*Aim of the exercise*.
Transcribe the material word for word, beginning at its first line and continuing through the line containing "In the Campaña 10-11 chart, which category has the smallest".

-=-=-

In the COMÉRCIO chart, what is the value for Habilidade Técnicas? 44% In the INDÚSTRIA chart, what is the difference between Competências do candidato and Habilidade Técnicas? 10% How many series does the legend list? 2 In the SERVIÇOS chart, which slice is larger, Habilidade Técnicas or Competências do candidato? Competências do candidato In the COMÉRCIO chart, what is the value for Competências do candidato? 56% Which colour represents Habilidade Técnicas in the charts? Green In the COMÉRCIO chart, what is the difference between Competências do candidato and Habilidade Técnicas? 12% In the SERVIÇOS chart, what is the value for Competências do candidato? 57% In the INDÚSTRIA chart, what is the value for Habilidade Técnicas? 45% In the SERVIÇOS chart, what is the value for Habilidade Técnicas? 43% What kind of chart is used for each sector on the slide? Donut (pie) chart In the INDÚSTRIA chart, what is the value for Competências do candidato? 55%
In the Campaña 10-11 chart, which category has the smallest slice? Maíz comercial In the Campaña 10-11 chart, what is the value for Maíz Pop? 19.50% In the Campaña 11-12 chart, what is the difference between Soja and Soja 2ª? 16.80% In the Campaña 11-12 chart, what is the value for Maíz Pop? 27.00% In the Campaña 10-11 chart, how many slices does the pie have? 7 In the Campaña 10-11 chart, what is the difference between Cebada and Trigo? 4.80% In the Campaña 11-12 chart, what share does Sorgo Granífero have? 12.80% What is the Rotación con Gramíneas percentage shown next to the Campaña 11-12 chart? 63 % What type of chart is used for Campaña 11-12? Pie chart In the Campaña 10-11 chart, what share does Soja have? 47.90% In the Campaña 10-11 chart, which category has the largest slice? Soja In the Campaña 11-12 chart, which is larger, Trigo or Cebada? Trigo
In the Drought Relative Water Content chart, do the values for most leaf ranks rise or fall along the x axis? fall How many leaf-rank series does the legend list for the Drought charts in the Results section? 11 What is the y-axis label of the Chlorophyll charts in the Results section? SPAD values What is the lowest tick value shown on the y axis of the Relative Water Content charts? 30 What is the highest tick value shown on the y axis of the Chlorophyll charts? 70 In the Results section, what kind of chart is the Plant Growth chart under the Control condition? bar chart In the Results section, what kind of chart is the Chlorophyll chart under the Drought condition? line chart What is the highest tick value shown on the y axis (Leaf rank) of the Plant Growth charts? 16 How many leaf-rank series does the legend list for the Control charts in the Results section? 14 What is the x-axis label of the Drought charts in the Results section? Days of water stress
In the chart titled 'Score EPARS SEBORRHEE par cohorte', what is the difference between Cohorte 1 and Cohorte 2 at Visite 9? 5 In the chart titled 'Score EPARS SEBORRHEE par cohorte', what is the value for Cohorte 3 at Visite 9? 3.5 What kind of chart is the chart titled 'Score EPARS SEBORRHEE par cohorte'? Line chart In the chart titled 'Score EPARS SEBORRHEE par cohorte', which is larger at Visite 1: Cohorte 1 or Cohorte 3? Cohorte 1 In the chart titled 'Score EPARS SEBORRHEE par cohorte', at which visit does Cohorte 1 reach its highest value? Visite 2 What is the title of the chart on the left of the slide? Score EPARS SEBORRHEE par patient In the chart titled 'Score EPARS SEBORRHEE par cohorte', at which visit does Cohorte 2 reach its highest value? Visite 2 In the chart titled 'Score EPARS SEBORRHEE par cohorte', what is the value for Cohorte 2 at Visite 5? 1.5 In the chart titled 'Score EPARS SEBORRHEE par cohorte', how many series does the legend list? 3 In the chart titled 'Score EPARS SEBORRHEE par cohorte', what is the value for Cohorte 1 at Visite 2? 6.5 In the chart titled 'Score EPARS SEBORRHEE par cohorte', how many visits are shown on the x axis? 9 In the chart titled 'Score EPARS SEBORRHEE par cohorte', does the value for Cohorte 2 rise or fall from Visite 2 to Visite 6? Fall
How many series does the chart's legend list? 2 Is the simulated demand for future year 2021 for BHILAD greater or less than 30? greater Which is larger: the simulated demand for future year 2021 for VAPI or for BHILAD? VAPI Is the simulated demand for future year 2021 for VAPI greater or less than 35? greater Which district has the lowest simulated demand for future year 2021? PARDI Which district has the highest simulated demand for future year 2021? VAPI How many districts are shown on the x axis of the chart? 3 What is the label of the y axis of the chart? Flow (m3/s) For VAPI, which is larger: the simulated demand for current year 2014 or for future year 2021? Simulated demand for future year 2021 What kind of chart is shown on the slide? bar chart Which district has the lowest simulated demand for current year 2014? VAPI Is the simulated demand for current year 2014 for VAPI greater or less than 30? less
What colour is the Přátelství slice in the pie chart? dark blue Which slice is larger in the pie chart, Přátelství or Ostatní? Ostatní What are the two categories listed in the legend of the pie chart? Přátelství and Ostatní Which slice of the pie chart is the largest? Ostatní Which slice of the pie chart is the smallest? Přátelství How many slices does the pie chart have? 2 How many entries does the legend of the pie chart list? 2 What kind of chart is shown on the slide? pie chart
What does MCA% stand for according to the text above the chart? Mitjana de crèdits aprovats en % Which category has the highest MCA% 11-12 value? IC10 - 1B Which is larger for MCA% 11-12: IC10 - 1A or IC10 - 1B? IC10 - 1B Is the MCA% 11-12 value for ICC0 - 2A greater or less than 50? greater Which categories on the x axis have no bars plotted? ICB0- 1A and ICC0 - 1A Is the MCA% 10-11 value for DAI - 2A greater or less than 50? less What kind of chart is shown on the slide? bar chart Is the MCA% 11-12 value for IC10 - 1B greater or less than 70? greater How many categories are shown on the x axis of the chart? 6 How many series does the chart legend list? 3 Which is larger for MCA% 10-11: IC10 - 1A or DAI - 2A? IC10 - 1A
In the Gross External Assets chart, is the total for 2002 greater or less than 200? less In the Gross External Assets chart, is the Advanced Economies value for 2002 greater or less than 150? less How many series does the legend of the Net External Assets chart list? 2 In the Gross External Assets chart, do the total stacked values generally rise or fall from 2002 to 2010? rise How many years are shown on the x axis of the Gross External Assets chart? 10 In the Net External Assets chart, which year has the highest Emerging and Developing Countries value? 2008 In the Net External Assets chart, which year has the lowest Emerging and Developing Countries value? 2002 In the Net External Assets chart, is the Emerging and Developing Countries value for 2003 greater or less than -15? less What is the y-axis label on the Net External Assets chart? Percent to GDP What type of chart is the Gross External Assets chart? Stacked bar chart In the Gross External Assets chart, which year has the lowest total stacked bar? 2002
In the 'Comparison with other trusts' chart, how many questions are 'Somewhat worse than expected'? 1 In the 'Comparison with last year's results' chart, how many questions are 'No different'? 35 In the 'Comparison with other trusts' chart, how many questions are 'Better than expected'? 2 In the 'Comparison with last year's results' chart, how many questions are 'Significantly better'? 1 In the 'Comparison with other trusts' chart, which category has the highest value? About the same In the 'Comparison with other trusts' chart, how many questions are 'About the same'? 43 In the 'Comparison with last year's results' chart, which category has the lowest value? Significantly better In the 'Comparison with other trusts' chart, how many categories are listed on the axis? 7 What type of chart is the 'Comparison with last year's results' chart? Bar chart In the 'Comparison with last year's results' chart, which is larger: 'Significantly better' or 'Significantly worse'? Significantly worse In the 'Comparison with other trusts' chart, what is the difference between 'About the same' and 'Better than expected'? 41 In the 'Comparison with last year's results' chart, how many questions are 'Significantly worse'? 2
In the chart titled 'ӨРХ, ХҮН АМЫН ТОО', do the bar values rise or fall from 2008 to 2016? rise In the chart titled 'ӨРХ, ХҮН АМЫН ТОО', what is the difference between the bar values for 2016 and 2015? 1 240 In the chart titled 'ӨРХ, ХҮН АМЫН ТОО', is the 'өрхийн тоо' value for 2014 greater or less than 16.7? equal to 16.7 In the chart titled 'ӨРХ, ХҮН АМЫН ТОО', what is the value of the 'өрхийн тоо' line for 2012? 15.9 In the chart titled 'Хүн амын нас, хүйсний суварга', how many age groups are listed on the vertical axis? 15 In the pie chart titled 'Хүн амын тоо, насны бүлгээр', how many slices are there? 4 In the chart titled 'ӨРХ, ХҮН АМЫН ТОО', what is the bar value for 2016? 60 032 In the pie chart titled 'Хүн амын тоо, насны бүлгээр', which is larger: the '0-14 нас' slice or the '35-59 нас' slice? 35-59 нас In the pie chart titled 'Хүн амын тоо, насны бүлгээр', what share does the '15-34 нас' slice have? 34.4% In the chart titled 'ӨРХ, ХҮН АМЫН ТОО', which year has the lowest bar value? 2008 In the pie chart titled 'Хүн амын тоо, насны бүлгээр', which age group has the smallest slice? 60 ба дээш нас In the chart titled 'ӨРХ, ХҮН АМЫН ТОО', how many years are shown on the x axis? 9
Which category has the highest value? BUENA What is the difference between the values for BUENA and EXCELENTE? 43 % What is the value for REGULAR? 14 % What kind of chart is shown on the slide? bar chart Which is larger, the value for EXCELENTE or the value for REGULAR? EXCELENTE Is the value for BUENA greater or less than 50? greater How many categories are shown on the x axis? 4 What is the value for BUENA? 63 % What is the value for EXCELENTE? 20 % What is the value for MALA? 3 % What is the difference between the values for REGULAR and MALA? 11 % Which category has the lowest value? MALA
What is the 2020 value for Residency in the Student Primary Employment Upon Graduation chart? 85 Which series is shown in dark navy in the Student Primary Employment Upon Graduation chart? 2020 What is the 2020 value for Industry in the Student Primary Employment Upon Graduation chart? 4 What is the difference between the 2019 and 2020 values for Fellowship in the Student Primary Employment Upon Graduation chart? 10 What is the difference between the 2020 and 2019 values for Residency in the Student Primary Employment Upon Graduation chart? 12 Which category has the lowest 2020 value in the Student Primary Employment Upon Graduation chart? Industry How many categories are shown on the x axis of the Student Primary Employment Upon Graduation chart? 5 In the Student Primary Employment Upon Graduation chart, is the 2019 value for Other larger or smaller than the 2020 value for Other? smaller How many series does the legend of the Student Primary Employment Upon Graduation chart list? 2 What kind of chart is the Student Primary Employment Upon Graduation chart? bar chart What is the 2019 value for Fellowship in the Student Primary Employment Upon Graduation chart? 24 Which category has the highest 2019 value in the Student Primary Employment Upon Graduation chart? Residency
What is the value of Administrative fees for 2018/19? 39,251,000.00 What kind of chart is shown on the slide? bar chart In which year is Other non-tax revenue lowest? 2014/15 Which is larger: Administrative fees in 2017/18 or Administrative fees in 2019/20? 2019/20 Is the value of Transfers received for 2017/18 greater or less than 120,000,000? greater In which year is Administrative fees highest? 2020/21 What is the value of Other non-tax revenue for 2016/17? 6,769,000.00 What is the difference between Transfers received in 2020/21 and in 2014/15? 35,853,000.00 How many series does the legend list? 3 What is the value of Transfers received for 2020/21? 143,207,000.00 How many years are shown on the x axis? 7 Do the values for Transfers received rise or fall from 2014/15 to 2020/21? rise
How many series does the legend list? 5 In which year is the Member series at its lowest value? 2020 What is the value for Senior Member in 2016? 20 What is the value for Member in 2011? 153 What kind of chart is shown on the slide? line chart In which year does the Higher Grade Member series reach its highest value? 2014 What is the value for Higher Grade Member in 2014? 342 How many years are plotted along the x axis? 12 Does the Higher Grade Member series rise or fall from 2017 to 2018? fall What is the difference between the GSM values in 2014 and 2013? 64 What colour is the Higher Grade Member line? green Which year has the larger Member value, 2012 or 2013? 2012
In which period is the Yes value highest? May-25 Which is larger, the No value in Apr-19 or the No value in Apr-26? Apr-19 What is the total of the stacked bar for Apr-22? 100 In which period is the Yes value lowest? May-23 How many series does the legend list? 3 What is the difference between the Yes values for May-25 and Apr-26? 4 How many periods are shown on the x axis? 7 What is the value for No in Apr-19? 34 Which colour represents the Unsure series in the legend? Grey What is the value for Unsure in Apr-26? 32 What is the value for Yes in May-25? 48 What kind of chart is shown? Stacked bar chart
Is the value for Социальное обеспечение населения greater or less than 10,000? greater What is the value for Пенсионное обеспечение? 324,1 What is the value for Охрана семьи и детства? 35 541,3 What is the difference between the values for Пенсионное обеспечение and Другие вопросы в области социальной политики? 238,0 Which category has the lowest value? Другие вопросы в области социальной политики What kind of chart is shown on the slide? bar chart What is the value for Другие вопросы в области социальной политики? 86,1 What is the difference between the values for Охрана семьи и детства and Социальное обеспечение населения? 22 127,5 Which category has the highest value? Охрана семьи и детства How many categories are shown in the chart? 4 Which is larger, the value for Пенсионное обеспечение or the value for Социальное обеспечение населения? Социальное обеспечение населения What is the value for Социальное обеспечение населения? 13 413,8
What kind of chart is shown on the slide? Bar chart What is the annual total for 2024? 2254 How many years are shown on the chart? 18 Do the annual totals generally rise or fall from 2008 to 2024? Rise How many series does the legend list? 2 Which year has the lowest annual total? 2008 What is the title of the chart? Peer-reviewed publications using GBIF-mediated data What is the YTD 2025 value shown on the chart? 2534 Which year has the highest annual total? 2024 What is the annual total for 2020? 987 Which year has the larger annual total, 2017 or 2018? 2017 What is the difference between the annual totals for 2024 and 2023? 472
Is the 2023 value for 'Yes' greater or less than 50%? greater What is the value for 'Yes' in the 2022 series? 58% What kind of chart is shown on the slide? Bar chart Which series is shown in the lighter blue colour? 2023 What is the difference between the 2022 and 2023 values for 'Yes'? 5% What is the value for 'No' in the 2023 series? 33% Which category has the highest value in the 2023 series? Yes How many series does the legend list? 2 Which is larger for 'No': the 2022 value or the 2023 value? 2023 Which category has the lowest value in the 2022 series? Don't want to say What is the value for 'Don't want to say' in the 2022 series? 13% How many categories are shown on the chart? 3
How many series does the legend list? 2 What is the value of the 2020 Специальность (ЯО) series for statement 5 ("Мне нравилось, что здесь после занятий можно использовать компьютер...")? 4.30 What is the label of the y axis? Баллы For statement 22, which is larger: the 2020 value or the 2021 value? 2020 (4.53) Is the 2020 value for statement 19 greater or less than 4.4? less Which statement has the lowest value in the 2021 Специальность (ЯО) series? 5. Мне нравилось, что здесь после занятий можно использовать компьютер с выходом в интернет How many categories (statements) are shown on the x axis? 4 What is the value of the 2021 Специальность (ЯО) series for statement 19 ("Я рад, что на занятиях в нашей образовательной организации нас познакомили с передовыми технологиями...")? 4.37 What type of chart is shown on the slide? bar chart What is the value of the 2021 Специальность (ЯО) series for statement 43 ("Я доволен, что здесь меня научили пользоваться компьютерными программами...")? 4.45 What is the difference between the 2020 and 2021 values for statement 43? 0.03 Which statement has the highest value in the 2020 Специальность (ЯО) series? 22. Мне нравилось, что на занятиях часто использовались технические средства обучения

-=-=-

*Exercise output*.
In the COMÉRCIO chart, what is the value for Habilidade Técnicas? 44% In the INDÚSTRIA chart, what is the difference between Competências do candidato and Habilidade Técnicas? 10% How many series does the legend list? 2 In the SERVIÇOS chart, which slice is larger, Habilidade Técnicas or Competências do candidato? Competências do candidato In the COMÉRCIO chart, what is the value for Competências do candidato? 56% Which colour represents Habilidade Técnicas in the charts? Green In the COMÉRCIO chart, what is the difference between Competências do candidato and Habilidade Técnicas? 12% In the SERVIÇOS chart, what is the value for Competências do candidato? 57% In the INDÚSTRIA chart, what is the value for Habilidade Técnicas? 45% In the SERVIÇOS chart, what is the value for Habilidade Técnicas? 43% What kind of chart is used for each sector on the slide? Donut (pie) chart In the INDÚSTRIA chart, what is the value for Competências do candidato? 55%
In the Campaña 10-11 chart, which category has the smallest slice? Maíz comercial In the Campaña 10-11 chart, what is the value for Maíz Pop? 19.50% In the Campaña 11-12 chart, what is the difference between Soja and Soja 2ª? 16.80% In the Campaña 11-12 chart, what is the value for Maíz Pop? 27.00% In the Campaña 10-11 chart, how many slices does the pie have? 7 In the Campaña 10-11 chart, what is the difference between Cebada and Trigo? 4.80% In the Campaña 11-12 chart, what share does Sorgo Granífero have? 12.80% What is the Rotación con Gramíneas percentage shown next to the Campaña 11-12 chart? 63 % What type of chart is used for Campaña 11-12? Pie chart In the Campaña 10-11 chart, what share does Soja have? 47.90% In the Campaña 10-11 chart, which category has the largest slice? Soja In the Campaña 11-12 chart, which is larger, Trigo or Cebada? Trigo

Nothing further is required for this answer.